Aberdeen parade is home run


ABERDEEN -- It became the most meaningful of all tributes offered to Cal Ripken Jr. since it originated in his hometown, where friends and neighbors lined the streets last night to acclaim their native son as a conquering hero -- except he wasn't there, as they knew he wouldn't be. Still, this mere detail in no way reduced the size of the crowd or diminished the enthusiasm.

Hand-held placards proclaimed the immensity of the Ripken achievement; spectators chanted his name and otherwise staged one of the most spirited celebrations any pride-filled community has ever produced. It qualifies as an epic display of what small-town America, at its best, is all about.

Mayor Chuck Boutin, not given to exaggeration, simply said, "I'd rather be mayor of Aberdeen than president of the United States." And Eileen Rehrmann, the county executive of Harford County, was wearing an Aberdeen High School T-shirt that had a painted declaration on the back, "Our Hero Cal, 2131."

The numbers represented the record-breaking figure Ripken produced for himself and the Baltimore Orioles in overtaking the Lou Gehrig mark that had resisted the challenges of time for 56 years. Ripken wasn't able to be in Aberdeen for the festivities sincehe was in another parade and then attending to business with the Orioles as they prepared to play tonight in Cleveland against the Indians.

All the other Ripkens of Aberdeen became the full focus of attention, led by Cal's parents, brother Fred and sister Elly and, of course, don't forget brother Bill. They had the place of honor in the parade, atop a float pulled by a tractor, obviously reminding the crowd of the county's long-held link to farming.

Bel Air's town commissioners, led by chairman Joseph Brooks, were riding a hay wagon, with two Belgian draft horses supplying the power. Another great touch. The Havre de Grace High School band was preceded by a sign of introduction that read: "From The Town Of Your Birth."

Other bands came from such high schools as Aberdeen, Bel Air, C. Milton Wright, North Harford, Edgewood and Perryville. The Silver Eagle Cloggers were in the lineup and so were a combination of clowns named Zippy, Peppermint and Lollipop. Also the Blazers of Cecil County and Miss Maryland Princess, pre-teen Jesse Gunns of Elkton.

Steve Geppi, an ownership partner in the Orioles, praised Jim McMahan, who headed the Ripken salute, and called his organization efforts and enthusiasm nothing less than extraordinary.

The owner of the Albuquerque Dukes, the Los Angeles Dodgers' top farm club, Bob Lozinak, also a Harford County businessman, said, "All of baseball is watching Cal and he's going to continue to be a source for doing so much good -- now and in the years ahead."

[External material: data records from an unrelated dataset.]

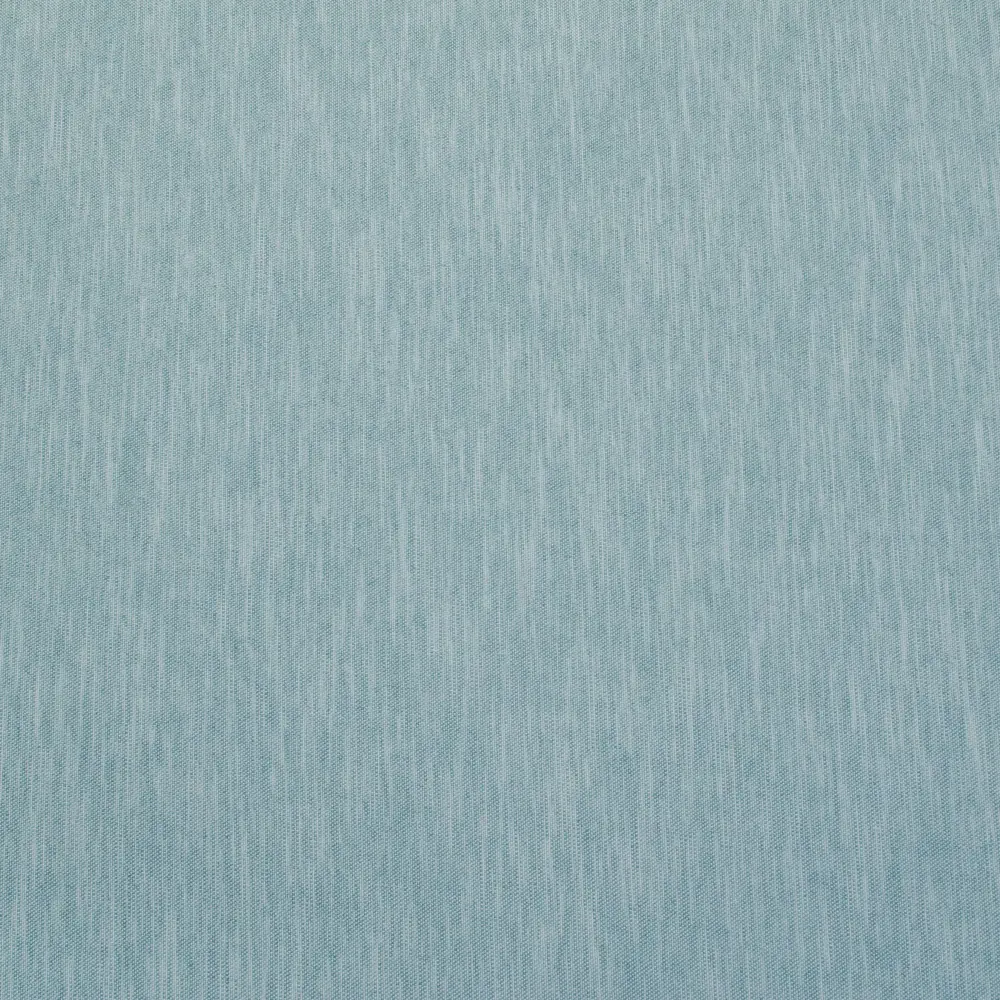 MIAMOZA Штора Элизабет на ленте 160x280 см светло-зелёная 89376221 STLM-1430665 - Вид №1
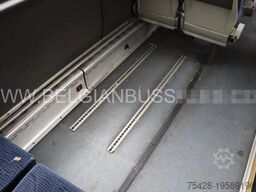 VDL FMD2-148/440 / 14.9m / Lift / USB / Airco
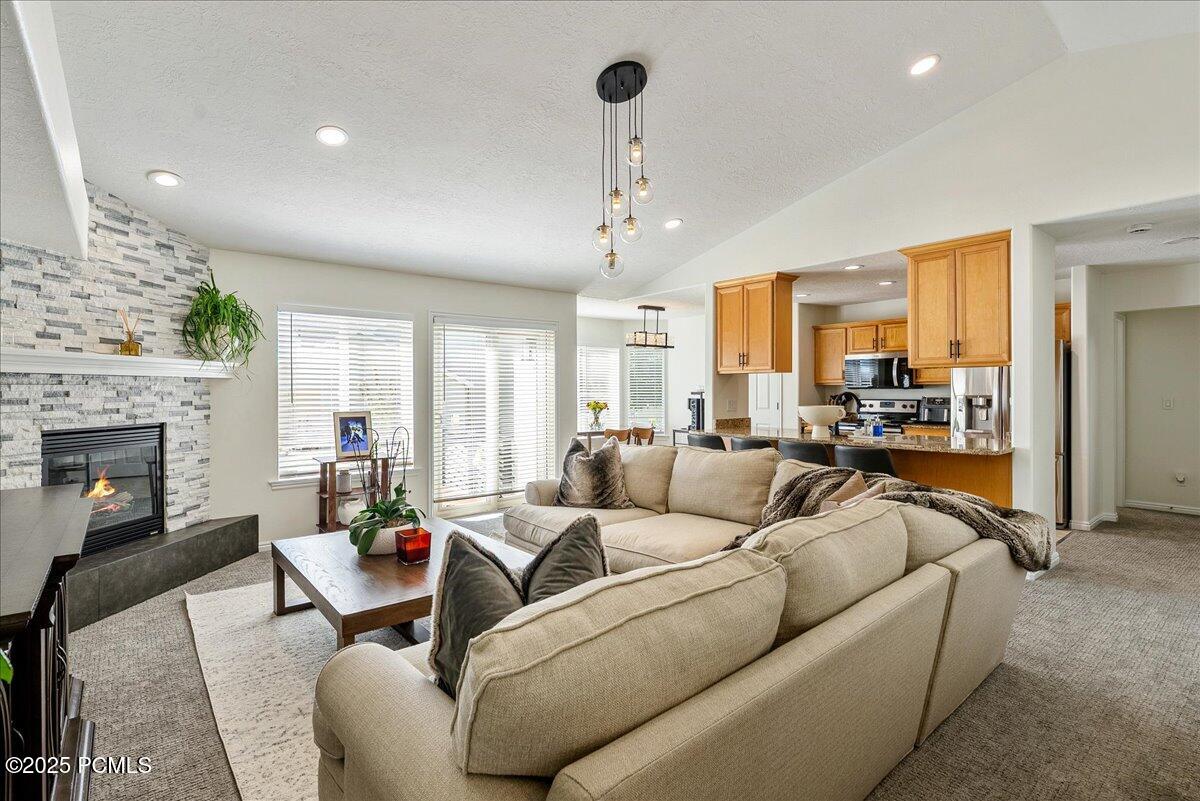 5167 Rodeo Circle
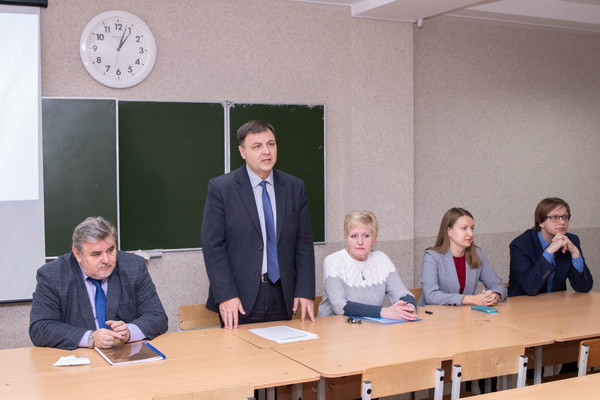 готово-3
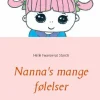 Nanna's mange følelser>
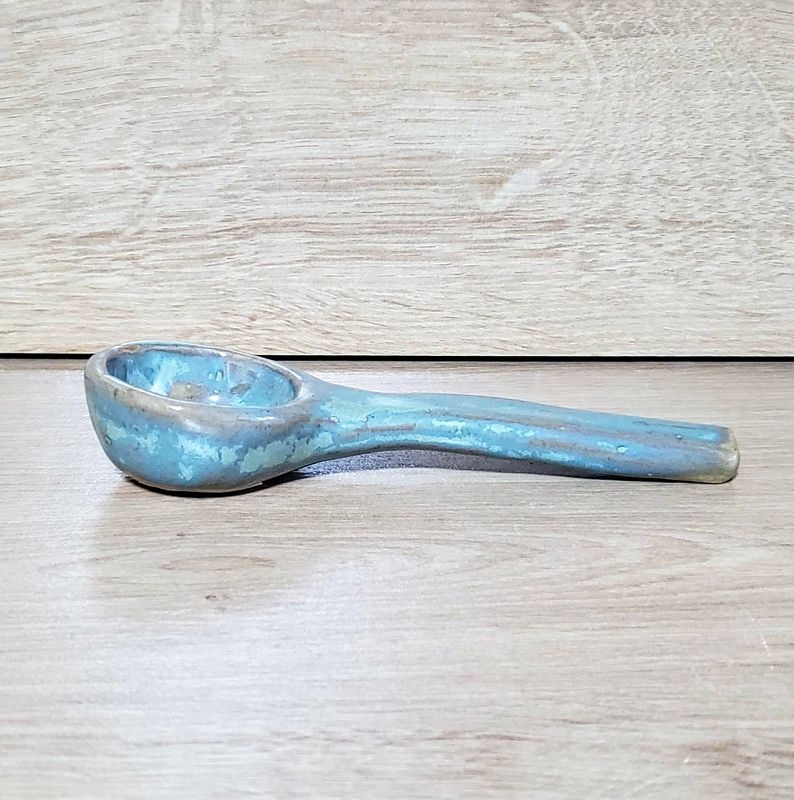 Spoons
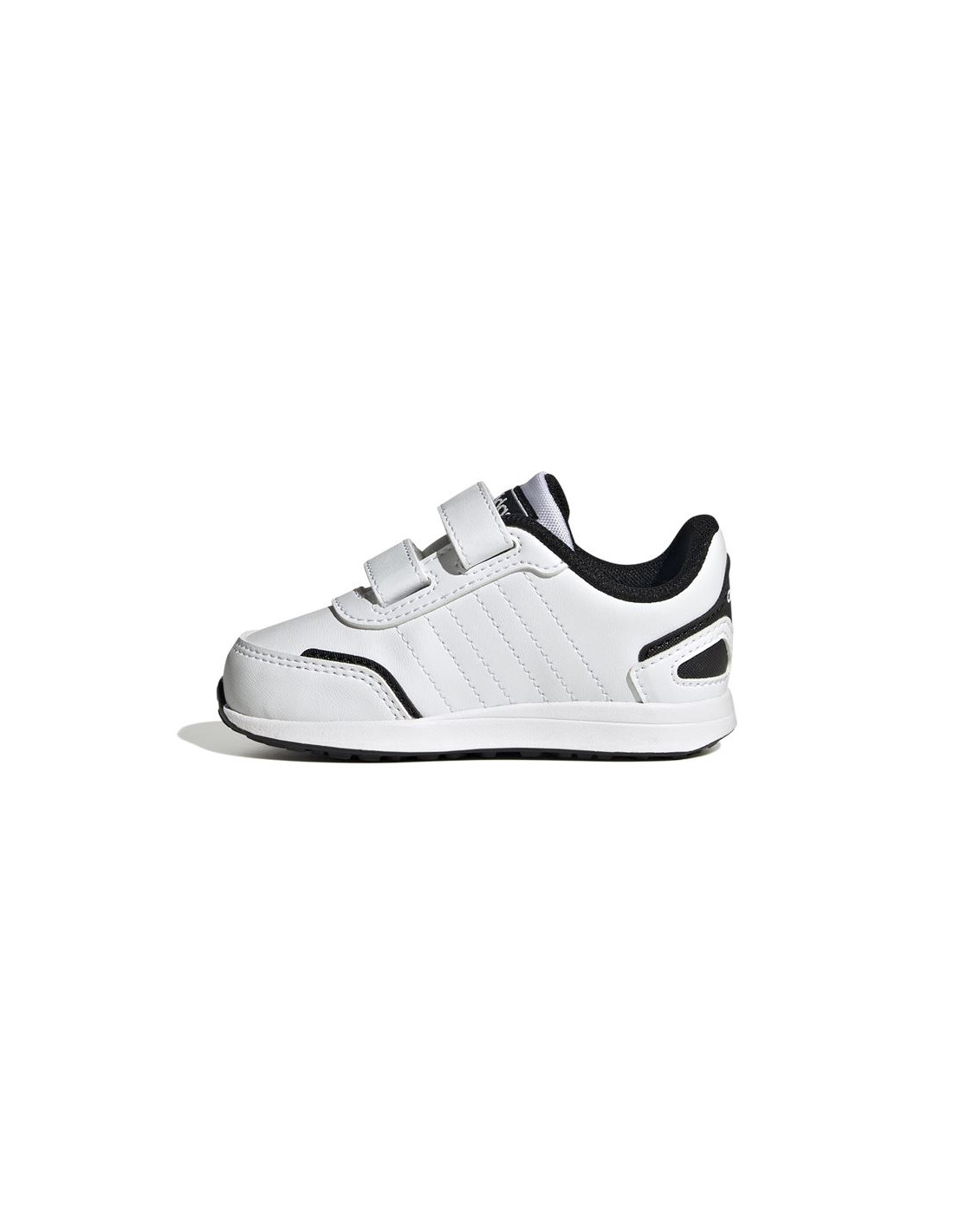 Zapatillas adidas Vs Switch 3 Cf I Infantil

Cal Ripken Sr., called on for remarks, told the gathering a sportswriter questioned him a week ago, wanting to know what his top thrill might be. "I told him it hadn't happened yet," explained Ripken. "Now I want to tell you there's nothing that compares to the experience of the last two days."

Mary Grace Smith, riding in an antique parade car, took in the impressive scene and said, "This is as much a tribute to his family as to young Cal."

Charles Smith then let it be known that he's a kin to Ripken: "Everybody in the country says they're related to them, but I really am. My grandmother and Cal Sr.'s grandfather were brother and sister. Those Ripken boys, when they got dressed in the mornings, they put on their ball gloves."

Ed Bryant exclaimed that Cal Jr. has become a "baseball drawing card from the president on down." And John Schafer, who lives in Bel Air and played with and against Cal Sr., in the semipro Susquehanna League, simply said, "Young Cal has put Aberdeen on the map."

The parade left from Cal's alma mater, Aberdeen High School, made its way down Paradise Road to Bel Air Avenue, past the Heart to Heart Hair Studio, the Getty Gas Station, crossing over the old Baltimore & Ohio Railroad tracks and in front of the Wilson Oliver Insurance Agency, Western Auto, H. & R. Block, Frank's Pizza, the Post Office and Dill's Pharmacy, among other business outlets, before it reached the reviewing stand.

Lt. Col. Pat Findley, head of the garrison at Aberdeen Proving Grounds, was in a place of honor and then one of the post's drill units, counting cadence, lent the kind of sharp military presence that goes with life in Aberdeen, where the army and civilians have had a harmonious relationship since about the time of World War I.

There were 59 distinct groups in the line of march, which made it a much larger parade than the one held earlier in the day in downtown Baltimore, where the entire Orioles' team was present.

For something that truly made an impression it was what unfolded in Aberdeen, where everybody, including the Ripkens, as they say in the country, are home folks. If you like Cal Ripken, you're never going to be standing around as a stranger in Aberdeen.